Author: Teresa Johnson (teresajohnson)

Changes

In order to allow selective reporting of context hinting during the LTO
link, and in the future to allow selective more aggressive cloning, add
an option to specify a minimum percent of the max cold size in the
profile summary. Contexts that meet that threshold will get context size
info metadata (and ThinLTO summary information) on the associated
allocations.

Specifying -memprof-report-hinted-sizes during the pre-LTO compile step
will continue to cause all contexts to receive this metadata. But
specifying -memprof-report-hinted-sizes only during the LTO link will
cause only those that meet the new threshold and have the metadata to
get reported.

To support this, because the alloc info summary and associated bitcode
requires the context size information to be in the same order as the
other context information, 0s are inserted for contexts without this
metadata. The bitcode writer uses a more compact format for the context
ids to allow better compression of the 0s.

As part of this change several helper methods are added to query whether
metadata contains context size info on any or all contexts.
......
> _THE TASKS_:
(A) Do the following statements agree with the change description? Answer yes or no for each, quoting the words of the description that decide it. (i) Specifying -memprof-report-hinted-sizes only during the LTO link causes all contexts to receive the metadata. (ii) 0s are inserted for contexts that lack context size metadata. (iii) The new option sets a minimum percent of the max cold size in the profile summary.
(B) List every distinct term in the change description that contains "LTO".
(C) Pick up the change description after its final sentence and keep writing.
None of the material is used here.

> _DATA PROVIDED_:
......
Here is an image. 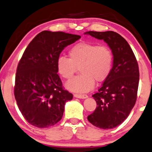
......
> _REPLIES_:
(A)
(i) No: "specifying -memprof-report-hinted-sizes only during the LTO link will cause only those that meet the new threshold and have the metadata to get reported."
(ii) Yes: "0s are inserted for contexts without this metadata."
(iii) Yes: "add an option to specify a minimum percent of the max cold size in the profile summary."

(B) LTO, ThinLTO, pre-LTO

(C)
Patch is 25.74 KiB, truncated to 20.00 KiB below, full version: https://github.com/llvm/llvm-project/pull/142507.diff

9 Files Affected:

  • (modified) llvm/include/llvm/Analysis/MemoryProfileInfo.h (+18-1)
  • (modified) llvm/lib/Analysis/MemoryProfileInfo.cpp (+39-9)
  • (modified) llvm/lib/Analysis/ModuleSummaryAnalysis.cpp (+16-1)
  • (modified) llvm/lib/Bitcode/Reader/BitcodeReader.cpp (+8)
  • (modified) llvm/lib/Bitcode/Writer/BitcodeWriter.cpp (+18-8)
  • (modified) llvm/lib/Transforms/IPO/MemProfContextDisambiguation.cpp (+2-3)
  • (modified) llvm/lib/Transforms/Instrumentation/MemProfiler.cpp (+9-16)
  • (added) llvm/test/ThinLTO/X86/memprof-report-hinted-partial.ll (+73)
  • (added) llvm/test/Transforms/PGOProfile/memprof_max_cold_threshold.test (+131)
diff --git a/llvm/include/llvm/Analysis/MemoryProfileInfo.h b/llvm/include/llvm/Analysis/MemoryProfileInfo.h
index 8cbb8673b69f5..b042a717e4e49 100644
--- a/llvm/include/llvm/Analysis/MemoryProfileInfo.h
+++ b/llvm/include/llvm/Analysis/MemoryProfileInfo.h
@@ -24,6 +24,18 @@ class OptimizationRemarkEmitter;
 
 namespace memprof {
 
+/// Whether the alloc memeprof metadata will include context size info for all
+/// MIBs.
+LLVM_ABI bool metadataIncludesAllContextSizeInfo();
+
+/// Whether the alloc memprof metadata may include context size info for some
+/// MIBs (but possibly not all).
+LLVM_ABI bool metadataMayIncludeContextSizeInfo();
+
+/// Whether we need to record the context size info in the alloc trie used to
+/// build metadata.
+LLVM_ABI bool recordContextSizeInfoForAnalysis();
+
 /// Build callstack metadata from the provided list of call stack ids. Returns
 /// the resulting metadata node.
 LLVM_ABI MDNode *buildCallstackMetadata(ArrayRef<uint64_t> CallStack,
@@ -87,6 +99,9 @@ class CallStackTrie {
   // allocations for which we apply non-context sensitive allocation hints.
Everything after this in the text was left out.